San Francisco-based Rain Neuromorphics is developing an analogue chip for machine learning that is based on brain architecture, reports EE Times. Naturally, with a background in both ML and Neuroscience, this piqued my interest and if you are interested in ML hardware and/or the brain you should take a look, too. A bit off-topic here, but too cool for me to pass up the opportunity to tell you about this, just in case you find it as fascinating as I do.
Unlike conventional processors that rely on packing ever more transistors onto less and less silicon to increase processing power, an analogue brain-like chip is a radical design departure and holds out the promise of incredible performance and energy efficiency by dispensing with the intermediary of digital computation to represent network activity. Like the brain, the design has a base layer of neurons (c.f. the brain’s white matter) from which axons interconnected by dendrites extend (c.f. the brain’s grey matter). The interconnections are fixed according to a statistical pattern. The chips are trained by varying the strength of the interconnections, just like synaptic strength varying in the brain.
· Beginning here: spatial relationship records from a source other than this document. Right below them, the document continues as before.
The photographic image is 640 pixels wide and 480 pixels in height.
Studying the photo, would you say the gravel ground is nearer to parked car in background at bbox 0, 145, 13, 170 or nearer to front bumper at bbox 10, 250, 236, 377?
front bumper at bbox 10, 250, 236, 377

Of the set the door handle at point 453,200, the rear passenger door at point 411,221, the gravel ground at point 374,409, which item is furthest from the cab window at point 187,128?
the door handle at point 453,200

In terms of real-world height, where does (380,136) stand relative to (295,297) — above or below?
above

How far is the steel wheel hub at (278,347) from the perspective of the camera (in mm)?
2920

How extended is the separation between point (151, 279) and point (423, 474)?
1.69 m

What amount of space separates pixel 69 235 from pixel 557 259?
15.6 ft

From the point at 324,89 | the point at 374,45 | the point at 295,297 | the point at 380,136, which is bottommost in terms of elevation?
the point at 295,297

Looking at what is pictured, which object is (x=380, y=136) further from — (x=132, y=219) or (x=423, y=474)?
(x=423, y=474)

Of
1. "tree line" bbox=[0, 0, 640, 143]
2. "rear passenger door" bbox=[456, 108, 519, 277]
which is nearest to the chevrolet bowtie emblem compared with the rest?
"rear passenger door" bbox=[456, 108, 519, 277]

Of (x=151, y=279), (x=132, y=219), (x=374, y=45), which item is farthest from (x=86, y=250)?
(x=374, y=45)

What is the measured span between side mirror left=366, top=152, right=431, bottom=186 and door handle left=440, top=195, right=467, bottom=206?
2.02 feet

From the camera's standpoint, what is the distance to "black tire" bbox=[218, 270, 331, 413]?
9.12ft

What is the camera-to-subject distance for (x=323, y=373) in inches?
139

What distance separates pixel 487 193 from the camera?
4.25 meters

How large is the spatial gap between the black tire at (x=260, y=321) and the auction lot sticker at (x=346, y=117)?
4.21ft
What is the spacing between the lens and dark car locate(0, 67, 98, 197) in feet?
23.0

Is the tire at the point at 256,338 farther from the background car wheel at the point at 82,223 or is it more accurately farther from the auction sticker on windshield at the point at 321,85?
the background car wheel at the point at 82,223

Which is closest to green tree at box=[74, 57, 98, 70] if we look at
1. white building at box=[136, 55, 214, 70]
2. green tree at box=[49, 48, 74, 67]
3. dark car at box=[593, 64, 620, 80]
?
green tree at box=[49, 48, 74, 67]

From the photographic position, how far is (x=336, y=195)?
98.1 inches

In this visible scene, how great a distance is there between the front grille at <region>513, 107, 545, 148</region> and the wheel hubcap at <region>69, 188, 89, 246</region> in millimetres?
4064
In addition to a brain-based design, Rain Neuromorphics is also working on training algorithms that work with this architecture, since back-propagation, the work-horse of machine learning, is known not to work in such architectures (and indeed the brain). One such approach is called predictive coding and you can read about that and other brain-friendly learning rules here. Even cooler, this study has found that something like predictive coding is evolutionarily adaptive for good metabolic management of (real) neurons in the brain and found that individual neurons can indeed predict their activity 10-20ms into the future and respond to changing stimuli in a way that reduces the difference between predicted and actual activity.